Root of aluminum-tolerant plants have much intense and vigorous growth compared with aluminum-sensitive plants. Aluminum-tolerant plants are also shown to accumulate less aluminum ion and ROS. Aluminum accumulation is highly present in the root apex, and formation of superoxides and peroxides are detected mainly in the elongation zone (Darko et al., 2004). Aluminum affects the rate of root growth more drastically compared with shoot growth. Because of this, it decreases the root/shoot ratio of plants (Pettersson and Strid, 1989).

4. Phytotoxicity of Aluminum and Its Interactions with Nutrients

Mechanism by which aluminum interferes with ion influx in plants is not known. But aluminum has shown interaction with the uptake of many anions and cations (Nunes-Nesi et al., 2014). Aluminum has been involved in interfering with the uptake of cation minerals, whereas it enhances the uptake of anion mineral ions.

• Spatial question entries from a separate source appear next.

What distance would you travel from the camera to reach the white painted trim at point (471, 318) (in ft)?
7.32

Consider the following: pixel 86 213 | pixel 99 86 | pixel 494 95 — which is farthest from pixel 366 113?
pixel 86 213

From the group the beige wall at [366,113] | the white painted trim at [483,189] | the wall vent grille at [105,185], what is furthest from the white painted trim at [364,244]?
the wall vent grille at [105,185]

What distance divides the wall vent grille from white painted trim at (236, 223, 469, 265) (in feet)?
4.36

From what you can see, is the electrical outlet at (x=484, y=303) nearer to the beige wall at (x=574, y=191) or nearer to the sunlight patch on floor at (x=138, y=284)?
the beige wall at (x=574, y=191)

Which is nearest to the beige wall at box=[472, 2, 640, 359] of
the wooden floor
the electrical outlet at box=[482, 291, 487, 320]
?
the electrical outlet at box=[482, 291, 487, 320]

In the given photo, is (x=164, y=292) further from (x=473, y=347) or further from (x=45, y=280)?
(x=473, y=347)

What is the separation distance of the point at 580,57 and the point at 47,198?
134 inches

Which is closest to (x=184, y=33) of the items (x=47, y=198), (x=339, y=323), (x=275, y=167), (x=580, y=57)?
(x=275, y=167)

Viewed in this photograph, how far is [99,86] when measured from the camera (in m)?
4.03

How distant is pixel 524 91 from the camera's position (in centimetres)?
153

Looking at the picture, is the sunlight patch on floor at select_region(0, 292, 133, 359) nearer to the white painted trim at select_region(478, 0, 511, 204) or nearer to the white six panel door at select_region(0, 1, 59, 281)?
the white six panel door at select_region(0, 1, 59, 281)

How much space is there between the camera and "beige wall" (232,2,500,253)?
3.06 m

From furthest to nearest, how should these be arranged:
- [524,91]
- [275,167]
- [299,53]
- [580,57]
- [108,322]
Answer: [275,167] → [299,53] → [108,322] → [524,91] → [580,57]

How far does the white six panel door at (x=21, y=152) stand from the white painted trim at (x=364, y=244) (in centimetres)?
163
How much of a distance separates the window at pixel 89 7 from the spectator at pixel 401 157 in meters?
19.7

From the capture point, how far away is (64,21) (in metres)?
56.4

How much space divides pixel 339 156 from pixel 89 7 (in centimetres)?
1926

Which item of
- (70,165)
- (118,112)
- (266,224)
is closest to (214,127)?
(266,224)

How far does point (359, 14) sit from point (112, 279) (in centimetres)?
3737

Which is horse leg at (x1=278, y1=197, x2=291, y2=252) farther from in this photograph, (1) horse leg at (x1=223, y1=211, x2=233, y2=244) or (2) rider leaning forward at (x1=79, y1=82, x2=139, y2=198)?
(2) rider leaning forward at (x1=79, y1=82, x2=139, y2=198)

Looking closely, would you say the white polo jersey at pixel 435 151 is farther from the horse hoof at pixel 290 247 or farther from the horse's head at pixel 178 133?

4.1. Aluminum Interference with Nitrate Ions and Ammonium Ions

Aluminum accumulation in the root apex, root tip, adjacent root cap, and mucilage has shown to be directly related to inhibition of nitrate ion uptake by root in aluminum-tolerant as well as aluminum-resistant plants. Uptake of nitrate inhibition by aluminum exposure has been shown to be of the same extent on all root regions (Lazof et al., 1994). Aluminum treatment in aluminum-sensitive barley results in enhancement of nitrate ion influx by 44% (Nichol et al., 1993). Aluminum has been found to inhibit ammonium uptake of plants up to 40% in aluminum-sensitive barley cultivars (Nichol et al., 1993). Triticum aestivum plants were grown in aluminum solution for 21  days at pH 4.5; the ammonium ions were depleted rapidly, followed by depletion in nitrate ions. Depletion of ammonium ions is most rapid, which results in increased pH. The rate of decline in pH is positively correlated to depletion in the concentration of ammonium ions (Taylor and Foy, 1985).

Aluminum has been shown to reduce the percentage of nitrate–nitrogen, whereas the percentage of amino acid–nitrogen is increased in the two sorghum cultivars having differential resistance to aluminum. The increase in amino acid–nitrogen percent is attributed to aluminum enhancing the degradation of proteins. The proportion of asparagine and glutamine is also changed by the presence of aluminum (Gomes et al., 1985). Plant tolerance to aluminum has been associated with differential nitrate and ammonium uptake and the pH of soil. pH decreases when the concentration of ammonium is high, but as long as the ammonium concentration decreases because of aluminum toxicity, the pH increases (Galvez and Clark, 1991). At pH 4.5, the rate of nitrate uptake significantly decreases by adding 100  μm of molar aluminum in maize plants. Removal of aluminum after 6  h of exposure resulted in increased nitrate uptake within 30  min (Durieux et al., 1993). The presence of aluminum in solution results in an increased nitrogen concentration in leaves and roots (Lee and Pritchard, 1984).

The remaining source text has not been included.